O próprio Maduro se apressou a condenar, na terça-feira, a morte do estudante de Táchira e assegurou que “na Venezuela está proibida a repressão armada”. Os líderes estudantis invocam seu direito a protestar contra violência que sofre o país e pelos jovens assassinados. A Venezuela é o segundo país mais violento do mundo, depois de Honduras. O Observatório Venezuelano da Violência calcula que no ano passado ocorreram 24.980 homicídios na Venezuela (30 milhões de habitantes), 68 por dia, com uma taxa estimada de 82 assassinatos por 100.000 habitantes.

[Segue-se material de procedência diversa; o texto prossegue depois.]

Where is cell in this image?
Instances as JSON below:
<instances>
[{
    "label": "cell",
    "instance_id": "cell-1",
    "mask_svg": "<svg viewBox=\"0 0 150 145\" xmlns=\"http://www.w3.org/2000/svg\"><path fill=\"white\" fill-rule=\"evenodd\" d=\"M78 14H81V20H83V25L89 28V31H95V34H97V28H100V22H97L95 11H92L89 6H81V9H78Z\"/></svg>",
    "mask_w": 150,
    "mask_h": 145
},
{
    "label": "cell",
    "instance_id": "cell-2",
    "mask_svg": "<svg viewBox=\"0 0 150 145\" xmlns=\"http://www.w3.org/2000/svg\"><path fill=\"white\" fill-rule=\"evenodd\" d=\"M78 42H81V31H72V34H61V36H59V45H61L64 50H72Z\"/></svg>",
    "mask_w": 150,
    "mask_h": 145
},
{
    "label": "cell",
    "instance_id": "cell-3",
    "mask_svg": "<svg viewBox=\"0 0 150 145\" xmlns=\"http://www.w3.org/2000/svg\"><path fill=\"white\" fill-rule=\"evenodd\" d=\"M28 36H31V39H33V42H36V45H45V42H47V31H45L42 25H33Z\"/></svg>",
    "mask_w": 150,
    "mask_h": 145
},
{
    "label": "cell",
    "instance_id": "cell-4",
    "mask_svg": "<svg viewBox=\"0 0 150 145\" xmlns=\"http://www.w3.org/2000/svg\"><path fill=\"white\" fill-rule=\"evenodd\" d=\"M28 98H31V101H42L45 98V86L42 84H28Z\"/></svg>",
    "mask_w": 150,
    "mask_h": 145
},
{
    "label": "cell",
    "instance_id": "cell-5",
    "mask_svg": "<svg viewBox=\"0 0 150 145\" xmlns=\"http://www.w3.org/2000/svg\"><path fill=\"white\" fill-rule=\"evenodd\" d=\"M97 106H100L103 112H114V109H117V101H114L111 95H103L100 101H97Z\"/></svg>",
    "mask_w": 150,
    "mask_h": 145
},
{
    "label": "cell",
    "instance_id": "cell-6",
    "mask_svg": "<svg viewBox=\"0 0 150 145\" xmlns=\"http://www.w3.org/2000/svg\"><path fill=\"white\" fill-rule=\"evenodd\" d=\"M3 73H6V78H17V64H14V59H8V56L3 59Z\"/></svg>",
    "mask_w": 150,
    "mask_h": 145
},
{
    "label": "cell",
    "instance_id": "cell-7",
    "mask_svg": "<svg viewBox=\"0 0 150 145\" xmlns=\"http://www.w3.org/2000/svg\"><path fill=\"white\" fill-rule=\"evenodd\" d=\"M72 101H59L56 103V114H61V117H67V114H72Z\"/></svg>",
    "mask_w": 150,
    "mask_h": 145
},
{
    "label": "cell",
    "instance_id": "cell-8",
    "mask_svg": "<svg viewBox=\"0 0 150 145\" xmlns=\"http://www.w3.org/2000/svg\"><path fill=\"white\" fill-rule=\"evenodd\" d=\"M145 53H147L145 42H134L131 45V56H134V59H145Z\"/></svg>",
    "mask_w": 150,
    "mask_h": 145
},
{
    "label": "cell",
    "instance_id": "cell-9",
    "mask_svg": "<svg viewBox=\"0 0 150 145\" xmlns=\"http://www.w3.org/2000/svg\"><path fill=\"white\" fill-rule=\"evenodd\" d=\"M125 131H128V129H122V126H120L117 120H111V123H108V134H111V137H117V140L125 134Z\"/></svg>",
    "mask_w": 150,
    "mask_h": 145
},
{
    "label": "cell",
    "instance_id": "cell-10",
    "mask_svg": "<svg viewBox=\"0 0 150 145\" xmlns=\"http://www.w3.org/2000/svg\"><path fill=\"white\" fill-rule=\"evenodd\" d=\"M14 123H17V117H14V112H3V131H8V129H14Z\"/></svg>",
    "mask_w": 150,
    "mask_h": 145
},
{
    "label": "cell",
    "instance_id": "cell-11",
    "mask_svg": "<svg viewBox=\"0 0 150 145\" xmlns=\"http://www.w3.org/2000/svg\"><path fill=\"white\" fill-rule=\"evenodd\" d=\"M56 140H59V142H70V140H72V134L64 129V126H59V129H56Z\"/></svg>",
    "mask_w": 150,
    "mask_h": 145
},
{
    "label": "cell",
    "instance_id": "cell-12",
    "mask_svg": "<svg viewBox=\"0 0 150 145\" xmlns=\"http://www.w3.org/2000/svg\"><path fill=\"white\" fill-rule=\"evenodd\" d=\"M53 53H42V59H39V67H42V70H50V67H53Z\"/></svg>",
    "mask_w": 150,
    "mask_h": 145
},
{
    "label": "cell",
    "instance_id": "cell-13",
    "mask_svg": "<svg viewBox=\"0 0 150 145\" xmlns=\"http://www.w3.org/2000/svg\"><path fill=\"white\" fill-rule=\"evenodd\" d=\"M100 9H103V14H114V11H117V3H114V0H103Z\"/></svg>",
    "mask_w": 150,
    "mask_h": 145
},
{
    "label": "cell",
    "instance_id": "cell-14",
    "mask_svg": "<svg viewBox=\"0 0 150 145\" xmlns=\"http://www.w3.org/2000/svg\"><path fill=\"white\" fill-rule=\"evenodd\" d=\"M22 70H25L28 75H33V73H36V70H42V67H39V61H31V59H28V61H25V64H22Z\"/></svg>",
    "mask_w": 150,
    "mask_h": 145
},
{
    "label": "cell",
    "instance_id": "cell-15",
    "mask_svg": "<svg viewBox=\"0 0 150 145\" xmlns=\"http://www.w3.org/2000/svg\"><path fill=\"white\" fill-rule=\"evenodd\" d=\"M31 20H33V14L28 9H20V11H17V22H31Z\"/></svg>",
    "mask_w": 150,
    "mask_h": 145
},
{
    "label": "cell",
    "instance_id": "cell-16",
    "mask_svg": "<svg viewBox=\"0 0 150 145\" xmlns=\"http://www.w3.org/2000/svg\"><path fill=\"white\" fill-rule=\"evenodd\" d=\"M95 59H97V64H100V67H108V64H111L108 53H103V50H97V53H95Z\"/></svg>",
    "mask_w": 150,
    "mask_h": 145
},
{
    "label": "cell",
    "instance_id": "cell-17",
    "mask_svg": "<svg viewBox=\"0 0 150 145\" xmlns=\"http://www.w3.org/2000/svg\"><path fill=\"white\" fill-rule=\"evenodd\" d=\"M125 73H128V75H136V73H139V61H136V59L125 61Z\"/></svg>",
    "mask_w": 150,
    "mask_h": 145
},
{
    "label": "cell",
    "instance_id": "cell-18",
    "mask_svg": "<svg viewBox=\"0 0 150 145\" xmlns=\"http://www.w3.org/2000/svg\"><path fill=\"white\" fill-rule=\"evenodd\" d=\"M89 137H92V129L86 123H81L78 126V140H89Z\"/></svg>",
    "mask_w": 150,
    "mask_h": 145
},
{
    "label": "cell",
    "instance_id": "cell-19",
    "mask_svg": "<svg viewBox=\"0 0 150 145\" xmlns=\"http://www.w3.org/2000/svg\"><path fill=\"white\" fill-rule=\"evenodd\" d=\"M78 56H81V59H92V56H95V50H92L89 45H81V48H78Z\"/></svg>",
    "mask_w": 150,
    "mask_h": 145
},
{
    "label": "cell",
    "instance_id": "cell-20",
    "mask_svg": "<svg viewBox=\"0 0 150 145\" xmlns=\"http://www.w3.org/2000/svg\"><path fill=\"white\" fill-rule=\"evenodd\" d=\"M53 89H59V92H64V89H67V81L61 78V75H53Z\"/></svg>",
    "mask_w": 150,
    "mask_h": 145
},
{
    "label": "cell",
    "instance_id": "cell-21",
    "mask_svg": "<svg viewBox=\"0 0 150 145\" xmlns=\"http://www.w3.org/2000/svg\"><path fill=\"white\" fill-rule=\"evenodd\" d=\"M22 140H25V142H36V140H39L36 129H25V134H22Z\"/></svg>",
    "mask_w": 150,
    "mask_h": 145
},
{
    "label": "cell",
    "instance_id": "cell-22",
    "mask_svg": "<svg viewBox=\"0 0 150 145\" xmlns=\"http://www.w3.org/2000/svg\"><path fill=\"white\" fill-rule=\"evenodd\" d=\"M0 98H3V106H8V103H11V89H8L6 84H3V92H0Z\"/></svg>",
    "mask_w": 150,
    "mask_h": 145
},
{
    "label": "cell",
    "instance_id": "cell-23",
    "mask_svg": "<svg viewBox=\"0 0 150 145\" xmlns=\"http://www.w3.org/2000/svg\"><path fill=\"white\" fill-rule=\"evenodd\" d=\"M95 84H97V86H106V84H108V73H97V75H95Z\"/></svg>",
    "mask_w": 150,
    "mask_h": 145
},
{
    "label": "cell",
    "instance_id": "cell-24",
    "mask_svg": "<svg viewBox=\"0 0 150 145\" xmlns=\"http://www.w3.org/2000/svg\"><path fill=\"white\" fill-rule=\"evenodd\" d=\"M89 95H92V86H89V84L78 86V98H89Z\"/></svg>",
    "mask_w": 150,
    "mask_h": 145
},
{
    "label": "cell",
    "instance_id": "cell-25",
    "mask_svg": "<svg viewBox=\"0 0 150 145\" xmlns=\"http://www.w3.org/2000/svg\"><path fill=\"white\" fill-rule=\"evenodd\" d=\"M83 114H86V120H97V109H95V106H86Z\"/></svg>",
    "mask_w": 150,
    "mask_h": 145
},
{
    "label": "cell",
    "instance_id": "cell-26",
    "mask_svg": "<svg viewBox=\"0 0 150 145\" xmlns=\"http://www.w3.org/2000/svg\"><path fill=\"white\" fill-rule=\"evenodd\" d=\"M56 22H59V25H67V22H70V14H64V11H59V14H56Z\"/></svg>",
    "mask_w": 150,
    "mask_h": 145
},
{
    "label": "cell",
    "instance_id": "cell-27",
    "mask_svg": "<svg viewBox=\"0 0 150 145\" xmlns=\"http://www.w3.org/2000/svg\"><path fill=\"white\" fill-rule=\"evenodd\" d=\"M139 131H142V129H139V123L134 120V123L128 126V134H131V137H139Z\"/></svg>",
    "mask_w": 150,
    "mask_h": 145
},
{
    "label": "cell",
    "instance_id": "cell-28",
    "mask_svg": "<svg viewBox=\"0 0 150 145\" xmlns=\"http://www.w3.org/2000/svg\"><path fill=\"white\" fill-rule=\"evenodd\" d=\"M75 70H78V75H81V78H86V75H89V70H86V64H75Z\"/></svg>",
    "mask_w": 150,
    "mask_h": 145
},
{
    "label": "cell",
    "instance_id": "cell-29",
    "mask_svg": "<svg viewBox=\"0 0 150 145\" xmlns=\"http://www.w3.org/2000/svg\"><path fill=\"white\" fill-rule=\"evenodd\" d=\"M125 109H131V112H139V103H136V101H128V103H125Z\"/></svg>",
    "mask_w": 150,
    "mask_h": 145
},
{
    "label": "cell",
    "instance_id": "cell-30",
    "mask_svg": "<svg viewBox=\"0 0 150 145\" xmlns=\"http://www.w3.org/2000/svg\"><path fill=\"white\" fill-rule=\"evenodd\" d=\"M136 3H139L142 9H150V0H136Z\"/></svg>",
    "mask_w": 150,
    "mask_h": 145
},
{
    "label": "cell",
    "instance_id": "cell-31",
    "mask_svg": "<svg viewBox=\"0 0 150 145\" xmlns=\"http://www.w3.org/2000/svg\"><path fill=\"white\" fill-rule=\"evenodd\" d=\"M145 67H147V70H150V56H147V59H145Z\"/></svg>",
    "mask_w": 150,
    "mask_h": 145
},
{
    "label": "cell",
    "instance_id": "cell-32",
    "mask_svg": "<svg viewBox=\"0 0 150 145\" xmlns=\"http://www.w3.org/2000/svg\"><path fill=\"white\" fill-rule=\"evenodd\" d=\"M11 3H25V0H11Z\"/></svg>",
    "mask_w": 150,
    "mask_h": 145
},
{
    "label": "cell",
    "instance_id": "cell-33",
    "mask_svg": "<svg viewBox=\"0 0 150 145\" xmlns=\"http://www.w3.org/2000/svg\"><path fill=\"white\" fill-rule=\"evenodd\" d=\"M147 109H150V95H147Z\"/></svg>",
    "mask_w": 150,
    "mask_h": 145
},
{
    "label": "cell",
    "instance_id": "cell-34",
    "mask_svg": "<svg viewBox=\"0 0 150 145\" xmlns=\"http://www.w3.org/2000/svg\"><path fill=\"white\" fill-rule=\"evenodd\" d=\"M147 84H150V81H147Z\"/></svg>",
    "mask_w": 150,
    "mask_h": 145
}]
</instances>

Enquanto isso, o secretário geral da Organização dos Estados Americanos (OEA), José Miguel Insulza, condenou a violência “venha de onde vier”, informa Silvia Ayuso. Insulza defendeu a necessidade de um diálogo entre Governo e oposição para acalmar a situação na Venezuela. “Enquanto não forem dados os passos necessários para iniciar um diálogo inclusivo que conduza à reconciliação dos venezuelanos, outros cidadãos inocentes podem ser vítimas dessa violência”, disse através de um comunicado. Insulza, depois das queixas pela falta de resposta internacional, já tinha defendido o fim da “polarização” na Venezuela depois da detenção, na semana passada, do prefeito de Caracas, Antonio Ledezma.

Táchira volta a ser o epicentro dos protestos

O Estado de Táchira, onde se reativaram os protestos estudantis depois do assassinato do estudante Kluvier Roa, é um local maioritariamente opositor ao Governo, inclusive desde que o falecido Hugo Chávez era presidente. Também é uma das zonas mais afetadas pelas medidas restritivas do Executivo de Maduro, que viu minguado seu escasso apoio.

Entre as decisões, encontra-se um chip que controla quanta gasolina podem colocar nos automóveis para evitar o contrabando para Colômbia. Desde que Maduro lançou a ofensiva “guerra econômica”, seus habitantes também sofreram restrições adicionais para comprar todo tipo de produtos e frear seu florescente contrabando para a Colômbia. A divergência de preços e o diferencial cambial fazem do contrabando uma atividade muito lucrativa nesta região.

O mal-estar que fez com que os manifestantes tomassem as ruas há um ano só tem aumentado e o assassinato do estudante Kluvier Roa impulsionou seus habitantes de novo a armar barricadas e a enfrentar a polícia e a guarda nacional até altas horas da noite da terça-feira. A cidade amanheceu suja e com forte presença dos corpos de segurança, que começaram a retirar escombros e lixo. Na localidade de San Cristóbal e no Estado, foram decretados três dias de luto pela morte do jovem.

Longe ficam as declarações do ano passado do governador José Gregorio Vielma, contra quem se dirigia o protesto que acabou com a morte de Roa. “Se ocorre um só disparo contra manifestantes, ponho à disposição meu cargo de governador”, assegurou Vielma poucos dias após começarem os protestos contra o Governo na cidade de San Cristóbal. Dois meses depois, na capital tachirense haviam ocorrido mortes e dezenas de feridos, e a cidade encontrava-se praticamente paralisada por barricadas em várias zonas. Os gochos, como se chamam aos venezuelanos desta zona do país, perto da fronteira com a Colômbia, enfrentavam com morteiros e coquetéis molotov os corpos de segurança do Estado.

O prefeito da cidade, Daniel Ceballos, militante do partido opositor Voluntad Popular, foi detido e encontra-se no cárcere de Ramo Verde, junto a Leopoldo López.